How to add country name field based on mobile number using Mobile_Number using logstash

Hi,

I am having logs in txt file contains fields below. I want to extract country code from mobile number and create (translate) into new field called country.

I checked with translate filter but not getting how to extract country code digits from mobile number field to use it on translate filter.

20 is the country code for Egypt,971 is the country code for bahrain.I want to do it for all country code.

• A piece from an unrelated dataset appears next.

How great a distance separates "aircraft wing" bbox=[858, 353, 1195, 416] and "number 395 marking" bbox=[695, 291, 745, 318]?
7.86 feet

Pls, suggest to me if it's doable for at least one country code so that it can translate for others and as all country codes are unique.

log-

Mobile_Number: 201123123123User_id<....>
Mobile_Number: 971123123123User_id<....>

logstash filter-

filter{
 grok {
        break_on_match => false
        match => {
            "message" => [
               "Mobile_Number: (?<Mobile_Number>[0-9]+)",
               "User_id(?<User_id>[0-9]+)"
                ]
           }}}

Thank you in Advance.

See here. You would need to rewrite libphonenumber in Ruby, and then use a translate filter to map the country code to a country name.

Hi @Badger,

Thanks for your suggestion.

I took a different approach, using python script (phone number library) and enriching country code and country name fields to the index, as I am not well versed in ruby.

py script

def makeConnection():
    elastic = Elasticsearch([{'host': es_host, 'port': es_port}], http_auth=(
        es_uname, es_pwd), scheme="https", verify_certs=False)
    return elastic

elastic = makeConnection()
def enrich_data():
    get_data = elastic.search(index="type1", scroll='30m',body={
        "size":10000,
        "sort":{"event_timestamp":"asc"},
        "query": {
            "bool": {
                "must_not": [
                    {
                        "exists": {
                            "field": "Country_Name"
                        }
                    }
                ]
            }
        }
    }
    )
    scroll = elastic.scroll(scroll_id=get_data['_scroll_id'])
    get_data['hits']['hits'] += scroll['hits']['hits']
    if get_data['hits']['total']['value'] != 0:
        for data in get_data['hits']['hits']:
            Mobile_Number = data['_source']['Mobile_Number']
            print(Mobile_Number)
            phone_number= "+"+ Mobile_Number
            phone_number_query = phonenumbers.parse(phone_number, None)
            Country_name= geocoder.description_for_number(phone_number_query, "en")
            Country_code= phone_number_query.country_code
            try:
                data['_source']['Country_Name'] = Country_name
                data['_source']['Country_Code'] = Country_code
            except:
                pass
            body_json = data['_source']
            elastic.index(index="telebu-logs-smscountry", id=data['_id'],doc_type=data['_type'], body=body_json)
            elastic.indices.refresh(index=data['_index'])
    return

if __name__ == '__main__':
     enrich_data()

Pros-

  • Country code, country name field is getting added successfully in index with 98% accuracy.

Cons-

  • enrichment process is slow as compared to docs in an index, ex- 400 docs/min is enrichment rate, total docs are around 1m docs are getting added in index every hr in the same quantity.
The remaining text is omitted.